بِسْمِ اللّٰهِ الرَّحْمٰنِ الرَّح۪يمِ

إِنَّ عَذَابَ رَبِّكَ لَوَٰقِعٌ ﴿٧

Rabbi’nin azâbı olacak muhakkak.

— Elmalılı Hamdi Yazır

مَّا لَهُۥ مِن دَافِعٍ ﴿٨

Yoktur onu hiç bir def edecek.

— Elmalılı Hamdi Yazır

يَوْمَ تَمُورُ ٱلسَّمَآءُ مَوْرًا ﴿٩

O gün ki Semâ bir çalkanış çalkanır.

— Elmalılı Hamdi Yazır

وَتَسِيرُ ٱلْجِبَالُ سَيْرًا ﴿١٠

Dağlar da bir yürüyüş yürür.

— Elmalılı Hamdi Yazır

فَوَيْلٌ يَوْمَئِذٍ لِّلْمُكَذِّبِينَ ﴿١١

Vay artık o gün o yalan diyenlere.

— Elmalılı Hamdi Yazır

ٱلَّذِينَ هُمْ فِى خَوْضٍ يَلْعَبُونَ ﴿١٢

Ki onlar daldıkları bir batakta oynayıp duruyorlar.

— Elmalılı Hamdi Yazır

يَوْمَ يُدَعُّونَ إِلَىٰ نَارِ جَهَنَّمَ دَعًّا ﴿١٣

O gün ki cehenneme bir kakılış kakılacaklar.

— Elmalılı Hamdi Yazır

هَٰذِهِ ٱلنَّارُ ٱلَّتِى كُنتُم بِهَا تُكَذِّبُونَ ﴿١٤

İşte diye: bu sizin o yalan deyip durduğunuz ateş.

— Elmalılı Hamdi Yazır

أَفَسِحْرٌ هَٰذَآ أَمْ أَنتُمْ لَا تُبْصِرُونَ ﴿١٥

Buda mı sihir?
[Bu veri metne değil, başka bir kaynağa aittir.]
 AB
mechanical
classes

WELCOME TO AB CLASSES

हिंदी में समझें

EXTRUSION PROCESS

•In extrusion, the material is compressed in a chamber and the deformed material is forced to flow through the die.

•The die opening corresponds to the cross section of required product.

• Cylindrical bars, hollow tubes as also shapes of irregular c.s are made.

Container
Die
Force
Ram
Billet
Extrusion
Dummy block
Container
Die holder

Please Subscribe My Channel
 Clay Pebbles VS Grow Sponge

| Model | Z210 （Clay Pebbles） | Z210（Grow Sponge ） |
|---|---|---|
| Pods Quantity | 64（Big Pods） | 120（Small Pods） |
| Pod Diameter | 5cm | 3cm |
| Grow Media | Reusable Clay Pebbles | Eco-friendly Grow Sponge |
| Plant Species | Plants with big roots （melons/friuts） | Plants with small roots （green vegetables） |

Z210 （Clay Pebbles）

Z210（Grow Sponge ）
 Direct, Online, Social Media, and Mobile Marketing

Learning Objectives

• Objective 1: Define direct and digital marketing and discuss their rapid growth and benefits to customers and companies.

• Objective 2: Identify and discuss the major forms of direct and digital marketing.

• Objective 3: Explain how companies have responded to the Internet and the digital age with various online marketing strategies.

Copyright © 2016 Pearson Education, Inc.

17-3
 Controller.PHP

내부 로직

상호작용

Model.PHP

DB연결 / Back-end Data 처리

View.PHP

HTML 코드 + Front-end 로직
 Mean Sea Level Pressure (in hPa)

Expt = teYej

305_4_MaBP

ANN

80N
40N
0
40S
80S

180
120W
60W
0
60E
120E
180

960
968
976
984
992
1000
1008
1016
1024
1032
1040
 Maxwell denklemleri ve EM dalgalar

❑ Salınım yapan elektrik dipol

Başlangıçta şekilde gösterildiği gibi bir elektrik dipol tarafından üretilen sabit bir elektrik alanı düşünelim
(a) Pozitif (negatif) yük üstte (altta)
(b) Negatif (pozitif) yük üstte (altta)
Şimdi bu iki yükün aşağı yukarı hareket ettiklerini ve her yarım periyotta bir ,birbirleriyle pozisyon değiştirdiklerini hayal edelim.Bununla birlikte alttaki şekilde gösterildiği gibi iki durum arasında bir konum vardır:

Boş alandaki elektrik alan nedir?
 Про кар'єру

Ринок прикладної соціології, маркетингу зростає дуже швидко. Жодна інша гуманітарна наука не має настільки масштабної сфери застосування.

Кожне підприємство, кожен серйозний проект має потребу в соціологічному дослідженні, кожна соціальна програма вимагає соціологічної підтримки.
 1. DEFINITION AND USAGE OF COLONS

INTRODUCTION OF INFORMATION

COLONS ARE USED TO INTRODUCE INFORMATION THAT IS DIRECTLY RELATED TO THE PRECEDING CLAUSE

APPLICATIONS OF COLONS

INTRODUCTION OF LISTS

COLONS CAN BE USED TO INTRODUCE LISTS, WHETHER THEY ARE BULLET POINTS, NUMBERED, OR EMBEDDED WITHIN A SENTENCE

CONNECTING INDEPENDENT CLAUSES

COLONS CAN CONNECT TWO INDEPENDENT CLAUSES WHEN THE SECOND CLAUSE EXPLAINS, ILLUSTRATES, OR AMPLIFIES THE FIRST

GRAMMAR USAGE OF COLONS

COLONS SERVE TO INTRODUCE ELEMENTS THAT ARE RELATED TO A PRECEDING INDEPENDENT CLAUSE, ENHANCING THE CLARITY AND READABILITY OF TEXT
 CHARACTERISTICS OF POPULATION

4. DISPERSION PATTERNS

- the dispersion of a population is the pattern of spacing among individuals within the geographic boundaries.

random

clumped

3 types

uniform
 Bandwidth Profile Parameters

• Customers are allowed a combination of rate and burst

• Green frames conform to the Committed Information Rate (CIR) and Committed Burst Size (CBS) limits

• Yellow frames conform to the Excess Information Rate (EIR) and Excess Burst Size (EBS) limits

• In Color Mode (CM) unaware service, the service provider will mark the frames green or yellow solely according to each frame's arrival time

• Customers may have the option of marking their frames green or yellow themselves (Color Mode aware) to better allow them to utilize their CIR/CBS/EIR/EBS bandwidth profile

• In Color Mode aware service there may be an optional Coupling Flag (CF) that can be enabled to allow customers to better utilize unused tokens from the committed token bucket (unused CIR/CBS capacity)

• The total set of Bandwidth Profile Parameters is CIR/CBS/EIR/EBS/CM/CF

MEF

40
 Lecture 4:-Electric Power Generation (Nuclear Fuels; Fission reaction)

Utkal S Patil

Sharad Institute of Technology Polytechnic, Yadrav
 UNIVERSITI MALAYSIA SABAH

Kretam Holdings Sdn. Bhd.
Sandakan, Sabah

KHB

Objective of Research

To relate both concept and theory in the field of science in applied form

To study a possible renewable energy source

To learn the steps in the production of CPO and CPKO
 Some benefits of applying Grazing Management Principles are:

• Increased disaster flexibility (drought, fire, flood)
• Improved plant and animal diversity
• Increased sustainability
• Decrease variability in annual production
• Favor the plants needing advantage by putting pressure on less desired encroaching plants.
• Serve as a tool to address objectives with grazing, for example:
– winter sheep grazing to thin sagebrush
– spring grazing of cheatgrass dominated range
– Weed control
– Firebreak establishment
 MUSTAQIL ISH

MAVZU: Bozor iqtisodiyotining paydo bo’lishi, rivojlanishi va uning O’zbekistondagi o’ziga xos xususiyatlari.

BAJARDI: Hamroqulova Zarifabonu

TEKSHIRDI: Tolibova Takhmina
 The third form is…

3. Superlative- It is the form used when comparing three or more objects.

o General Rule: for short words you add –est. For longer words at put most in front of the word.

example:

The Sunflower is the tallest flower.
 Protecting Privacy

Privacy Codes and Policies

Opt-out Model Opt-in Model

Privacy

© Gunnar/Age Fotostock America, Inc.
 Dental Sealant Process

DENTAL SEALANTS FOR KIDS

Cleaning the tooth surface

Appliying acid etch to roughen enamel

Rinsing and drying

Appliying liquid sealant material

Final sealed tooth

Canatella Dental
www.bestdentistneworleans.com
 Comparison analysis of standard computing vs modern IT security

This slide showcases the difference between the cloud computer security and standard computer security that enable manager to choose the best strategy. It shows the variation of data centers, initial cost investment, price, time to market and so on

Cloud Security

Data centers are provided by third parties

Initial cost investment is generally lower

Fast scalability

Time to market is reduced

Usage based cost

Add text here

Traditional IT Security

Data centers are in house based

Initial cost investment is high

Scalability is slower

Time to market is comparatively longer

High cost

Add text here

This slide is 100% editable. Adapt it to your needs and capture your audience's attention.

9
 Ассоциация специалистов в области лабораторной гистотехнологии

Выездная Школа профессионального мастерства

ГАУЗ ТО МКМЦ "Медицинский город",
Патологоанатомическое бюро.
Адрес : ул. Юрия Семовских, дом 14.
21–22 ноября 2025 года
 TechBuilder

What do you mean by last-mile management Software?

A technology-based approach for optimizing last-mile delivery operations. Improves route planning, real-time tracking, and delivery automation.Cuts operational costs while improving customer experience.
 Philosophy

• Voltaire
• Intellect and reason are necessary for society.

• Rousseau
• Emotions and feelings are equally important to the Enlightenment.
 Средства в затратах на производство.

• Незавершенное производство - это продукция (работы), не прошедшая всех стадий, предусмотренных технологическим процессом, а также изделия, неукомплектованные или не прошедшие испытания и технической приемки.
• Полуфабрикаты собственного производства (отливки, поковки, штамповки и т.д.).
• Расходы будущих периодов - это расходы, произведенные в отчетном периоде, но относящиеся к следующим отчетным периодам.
Yoksa siz görmüyorsunuz?

— Elmalılı Hamdi Yazır

ٱصْلَوْهَا فَٱصْبِرُوٓاْ أَوْ لَا تَصْبِرُواْ سَوَآءٌ عَلَيْكُمْۖ إِنَّمَا تُجْزَوْنَ مَا كُنتُمْ تَعْمَلُونَ ﴿١٦

Yaslanın ona bakalım, ister sabredin, ister etmeyin, artık hepsi bir, hep yaptıklarınızın cezasını çekeceksiniz.

— Elmalılı Hamdi Yazır

إِنَّ ٱلْمُتَّقِينَ فِى جَنَّٰتٍ وَنَعِيمٍ ﴿١٧

Fakat korunan müttakıler cennetler, nimetler içinde.